Blatter among ex-officials to enrich themselves - FIFA
By Brian Homewood
ZURICH (Reuters) - Former FIFA president Sepp Blatter and two other leading officials were involved in a "coordinated attempt" to enrich themselves through annual salary increases and World Cup bonuses, world soccer's governing body said on Friday.
FIFA said an internal investigation revealed that the three officials had received 79 million Swiss francs ($80 million) in compensation over five years.
FIFA is attempting to recover from the worst graft scandal in its history in which 42 people, including former FIFA executive committee members, and entities have been indicted in the United States. Gianni Infantino was elected as president in February and promised to lead the FIFA into calmer waters.
The ruling body said it had shared the information about salaries with the Swiss Attorney General's office and the U.S. Department of Justice and would continue to investigate.
Blatter did not wish to comment on the allegations, his spokesman said. His U.S. lawyer also declined comment.
A person close to Kattner said that "none of the information that was published is unknown to the compensation committee", adding that the payments were in line with FIFA's compensation policy and that they had been seen by KPMG which audit FIFA's finances.
Valcke could not immediately be reached for comment.
FIFA said the investigation, conducted by its lawyers Quinn Emanuel, had revealed "evidence of breaches of fiduciary duty".
The findings were preliminary and warranted further investigation, it said.
"The evidence appears to reveal a coordinated effort by three former top officials of FIFA to enrich themselves through annual salary increases, World Cup bonuses and other incentives," said Bill Burck, a partner with Quinn Emanuel.
FIFA said that before 2013 the people who signed the contracts were "in principle" also the ones who approved them.
"They had the authority they needed, and they simply told payroll and HR (human resources), the department generally in charge for employment contracts at FIFA and which reported to Mr Kattner, how much should be paid out and to whom," said the report.
There were also questions over the compensation sub-committee which oversaw officials' compensation from 2013 onwards, the report said.

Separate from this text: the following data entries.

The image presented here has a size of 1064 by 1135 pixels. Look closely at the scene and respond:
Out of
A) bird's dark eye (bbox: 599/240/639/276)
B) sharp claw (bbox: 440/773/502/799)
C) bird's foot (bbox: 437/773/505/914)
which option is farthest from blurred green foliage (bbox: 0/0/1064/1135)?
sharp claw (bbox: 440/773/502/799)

The report added that Valcke and Kattner, as senior staff members, also secured clauses in their contracts which guaranteed severance payments and indemnities even if they were terminated for just cause.
Blatter was banned for eight years, later reduced to six, by FIFA's ethics committee in December and Valcke has been banned for 12 years. Kattner was fired by FIFA on May 23.
The report was released around one hour after the Office of the Attorney General of Switzerland (OAG) announced that it had searched FIFA's headquarters on Thursday "with the aim of confirming existing findings and obtaining further information."
The OAG, which seized documents and electronic data, said the investigation concerned people named in previous statements and unknown suspects in the corruption probe that has engulfed FIFA over the past year.
Infantino was not under investigation, it said.
German newspaper Die Welt had reported on Thursday that Infantino was facing investigation over possible ethics breaches.
Die Welt said it had seen emails suggesting that Infantino had ordered senior FIFA officials to delete recordings of a controversial meeting of the FIFA Council, formerly the executive committee, before last month's Congress in Mexico City.
FIFA's ethics committee said no formal proceedings had been started against Infantino.
FIFA was swept into new controversy when its Congress in Mexico passed a resolution giving the FIFA Council the power to appoint or dismiss members of its independent watchdog.
This effectively gave the Council, headed by Infantino, the right to fire ethics judge Hans-Joachim Eckert, ethics investigator Cornel Borbely and the head of the audit and compliance committee, Domenico Scala.
Scala, who had overseen the FIFA reforms, resigned in protest the following day.